Salah satu dari sindikat rentenir yang ia ingat sering dipanggil Asep oleh rekan-rekannya ini, tenyata menjual barang hasil jarahan dari rumah Y. Menurut informasi yang didapatnya, Asep akan berfoya-foya setelah menjual barang jarahannya dari rumah Y.

Kan sakit ya hati teh, siangnya dia dan kawan-kawannya meneror saya, malamnya dia bersenang-senang,” nada suara perempuan paruh baya ini terdengar geram.

Para pelaku juga kerap mengancam Y. Mereka mengatakan tidak sungkan untuk menyiksa Y hingga mati jika utang-utangnya tidak dilunasi secepatnya. Ancaman dan teror-teror yang terus-menerus menghantui Y membuat kondisi mentalnya patah. Dampak trauma psikologis itu juga ia rasakan hingga sekarang.

Kondisi tubuh Y melemah. Trauma psikologis mengantarnya pada penyakit hipertensi dan diabetes. Karena itulah saat menyapu tempo hari dan mendengar ada segerombolan orang lewat di depan rumahnya, kondisi kesehatannya tiba-tiba memburuk. Kondisi fisiknya yang semakin lemah juga membuat Y menghentikan usaha warungnya.

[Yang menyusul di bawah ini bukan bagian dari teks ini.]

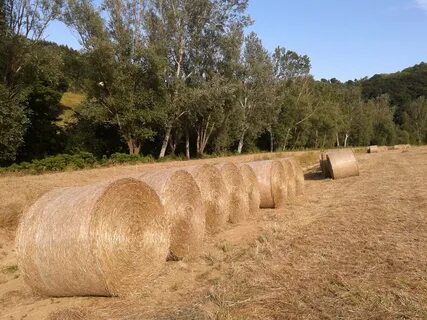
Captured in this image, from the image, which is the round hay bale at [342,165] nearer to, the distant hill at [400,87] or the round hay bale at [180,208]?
the round hay bale at [180,208]

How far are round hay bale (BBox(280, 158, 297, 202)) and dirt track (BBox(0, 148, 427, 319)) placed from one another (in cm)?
449

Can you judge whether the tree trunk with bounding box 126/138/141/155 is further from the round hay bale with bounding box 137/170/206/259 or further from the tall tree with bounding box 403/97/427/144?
the tall tree with bounding box 403/97/427/144

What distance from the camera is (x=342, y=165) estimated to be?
846 inches

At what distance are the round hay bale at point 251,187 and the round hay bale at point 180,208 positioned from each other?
3.97 metres

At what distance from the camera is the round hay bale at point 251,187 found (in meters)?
13.3

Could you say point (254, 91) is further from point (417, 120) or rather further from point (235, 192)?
point (417, 120)

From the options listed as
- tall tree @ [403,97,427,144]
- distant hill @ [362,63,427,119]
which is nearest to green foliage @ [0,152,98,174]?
tall tree @ [403,97,427,144]

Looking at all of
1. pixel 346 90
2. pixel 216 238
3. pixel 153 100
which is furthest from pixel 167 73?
pixel 346 90

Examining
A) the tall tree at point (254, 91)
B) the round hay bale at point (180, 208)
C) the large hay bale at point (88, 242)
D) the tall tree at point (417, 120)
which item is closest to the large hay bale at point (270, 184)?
the round hay bale at point (180, 208)

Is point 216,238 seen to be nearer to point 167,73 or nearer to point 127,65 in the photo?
point 127,65

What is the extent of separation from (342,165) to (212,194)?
1191cm

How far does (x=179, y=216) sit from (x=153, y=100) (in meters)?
28.3

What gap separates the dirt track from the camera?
571 centimetres

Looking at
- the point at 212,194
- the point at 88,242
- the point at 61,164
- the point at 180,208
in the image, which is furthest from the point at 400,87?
the point at 88,242
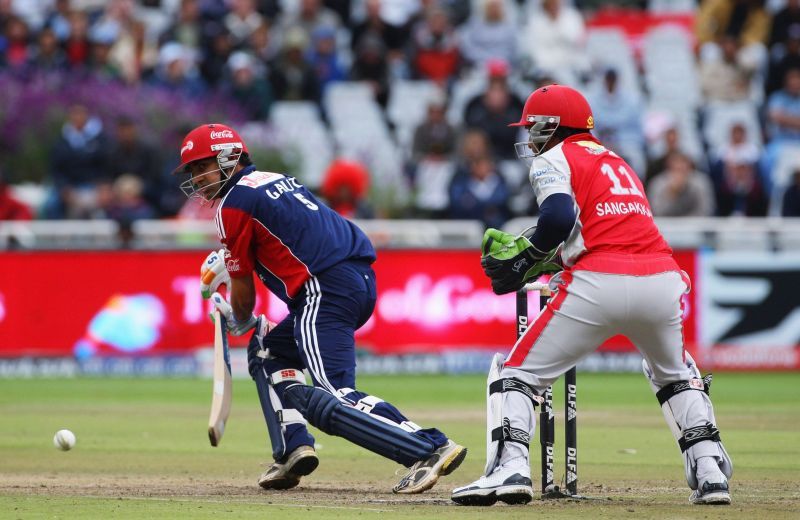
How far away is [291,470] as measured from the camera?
877cm

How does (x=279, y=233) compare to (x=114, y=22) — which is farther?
(x=114, y=22)

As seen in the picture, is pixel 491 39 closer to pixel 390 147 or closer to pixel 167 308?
pixel 390 147

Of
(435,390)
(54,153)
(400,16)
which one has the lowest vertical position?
(435,390)

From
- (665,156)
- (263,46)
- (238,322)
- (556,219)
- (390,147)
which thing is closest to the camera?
(556,219)

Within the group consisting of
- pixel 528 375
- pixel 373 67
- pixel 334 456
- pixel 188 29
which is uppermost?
pixel 188 29

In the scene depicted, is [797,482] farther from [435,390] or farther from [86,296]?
[86,296]

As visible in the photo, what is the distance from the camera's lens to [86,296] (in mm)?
18297

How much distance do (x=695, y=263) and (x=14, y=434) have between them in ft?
30.2

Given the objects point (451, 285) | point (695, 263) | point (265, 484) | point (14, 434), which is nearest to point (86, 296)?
point (451, 285)

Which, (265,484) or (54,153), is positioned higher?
(54,153)

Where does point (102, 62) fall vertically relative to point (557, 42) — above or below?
below

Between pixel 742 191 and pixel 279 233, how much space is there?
1256 centimetres

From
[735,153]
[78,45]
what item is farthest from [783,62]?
[78,45]

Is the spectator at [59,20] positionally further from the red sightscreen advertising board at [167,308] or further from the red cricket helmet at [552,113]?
the red cricket helmet at [552,113]
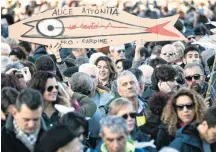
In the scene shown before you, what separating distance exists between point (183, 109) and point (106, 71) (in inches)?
159

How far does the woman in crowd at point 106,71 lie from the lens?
13.8 m

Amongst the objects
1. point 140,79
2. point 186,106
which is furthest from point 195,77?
point 186,106

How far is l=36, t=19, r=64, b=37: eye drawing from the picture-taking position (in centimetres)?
1339

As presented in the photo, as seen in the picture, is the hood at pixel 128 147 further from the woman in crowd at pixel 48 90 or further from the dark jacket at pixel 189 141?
the woman in crowd at pixel 48 90

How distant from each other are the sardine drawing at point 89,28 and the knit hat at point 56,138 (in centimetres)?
504

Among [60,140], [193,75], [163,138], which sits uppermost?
[193,75]

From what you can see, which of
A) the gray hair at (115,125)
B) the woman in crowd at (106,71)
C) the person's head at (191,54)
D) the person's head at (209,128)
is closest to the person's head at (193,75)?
the woman in crowd at (106,71)

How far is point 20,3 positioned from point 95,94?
827 inches

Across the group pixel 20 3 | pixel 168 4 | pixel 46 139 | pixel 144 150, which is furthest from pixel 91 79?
pixel 168 4

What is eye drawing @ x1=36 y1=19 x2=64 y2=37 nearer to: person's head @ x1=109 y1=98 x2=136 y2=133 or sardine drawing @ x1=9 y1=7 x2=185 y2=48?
sardine drawing @ x1=9 y1=7 x2=185 y2=48

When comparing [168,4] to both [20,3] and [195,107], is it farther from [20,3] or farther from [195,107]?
[195,107]

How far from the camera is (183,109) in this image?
993 cm

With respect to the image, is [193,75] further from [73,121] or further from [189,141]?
[73,121]

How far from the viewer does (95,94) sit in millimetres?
A: 12000
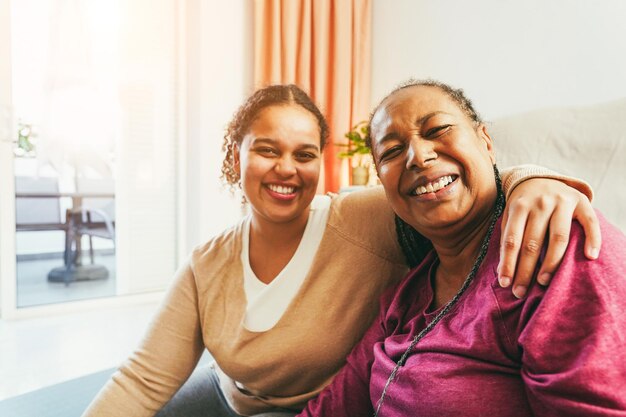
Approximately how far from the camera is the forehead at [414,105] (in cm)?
81

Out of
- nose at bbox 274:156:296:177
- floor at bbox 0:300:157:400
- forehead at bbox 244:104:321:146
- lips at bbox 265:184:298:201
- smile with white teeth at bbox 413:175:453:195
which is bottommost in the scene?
floor at bbox 0:300:157:400

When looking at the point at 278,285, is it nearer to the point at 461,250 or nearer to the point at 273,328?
Answer: the point at 273,328

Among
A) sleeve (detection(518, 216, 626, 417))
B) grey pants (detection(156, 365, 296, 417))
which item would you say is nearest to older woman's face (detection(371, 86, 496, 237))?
sleeve (detection(518, 216, 626, 417))

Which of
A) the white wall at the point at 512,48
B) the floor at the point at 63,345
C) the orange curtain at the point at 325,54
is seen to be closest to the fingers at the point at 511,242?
the white wall at the point at 512,48

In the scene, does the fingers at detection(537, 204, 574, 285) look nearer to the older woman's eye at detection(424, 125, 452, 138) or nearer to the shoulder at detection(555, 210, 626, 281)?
the shoulder at detection(555, 210, 626, 281)

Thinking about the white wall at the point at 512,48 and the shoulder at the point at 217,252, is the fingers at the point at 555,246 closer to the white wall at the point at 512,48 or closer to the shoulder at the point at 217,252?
the shoulder at the point at 217,252

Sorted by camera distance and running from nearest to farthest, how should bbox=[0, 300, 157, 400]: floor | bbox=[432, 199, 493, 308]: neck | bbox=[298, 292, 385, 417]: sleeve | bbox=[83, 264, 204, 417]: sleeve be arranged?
bbox=[432, 199, 493, 308]: neck, bbox=[298, 292, 385, 417]: sleeve, bbox=[83, 264, 204, 417]: sleeve, bbox=[0, 300, 157, 400]: floor

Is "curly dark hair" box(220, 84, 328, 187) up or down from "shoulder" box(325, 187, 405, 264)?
up

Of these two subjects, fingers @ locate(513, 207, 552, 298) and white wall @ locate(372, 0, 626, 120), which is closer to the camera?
fingers @ locate(513, 207, 552, 298)

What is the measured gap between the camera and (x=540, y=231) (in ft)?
1.96

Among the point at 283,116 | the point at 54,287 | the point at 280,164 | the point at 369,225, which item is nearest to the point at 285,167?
the point at 280,164

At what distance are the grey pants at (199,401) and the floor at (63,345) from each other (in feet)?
3.42

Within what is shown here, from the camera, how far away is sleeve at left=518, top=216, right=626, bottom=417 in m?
0.48

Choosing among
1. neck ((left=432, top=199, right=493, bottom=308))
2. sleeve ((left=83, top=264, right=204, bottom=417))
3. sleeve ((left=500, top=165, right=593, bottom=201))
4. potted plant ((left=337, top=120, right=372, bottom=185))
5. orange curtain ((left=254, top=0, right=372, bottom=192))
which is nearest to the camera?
sleeve ((left=500, top=165, right=593, bottom=201))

Berkat bantuan teman baiknya, Y akhirnya melunasi utang tetangganya kepada rentenir. Namun, demi menutup utang pada temannya ini, Y terpaksa menjual rumahnya pada tahun 2019. 

Kini Y tak lagi berlimpah uang seperti dulu. Ia mengontrak sebuah rumah, tidak jauh dari rumahnya yang lama. Trauma pada sindikat rentenir masih sulit hilang.

Y hanya berharap kesehatannya kembali pulih. Jika kembali sehat, dia ingin beribadah di Gereja Utusan Pentakosta yang berada di Jalan Kalipah Apo, Kota Bandung. Hanya saat berada di gereja-lah dirinya akan merasa damai, tidak peduli akan permasalahan hidup yang menimpa.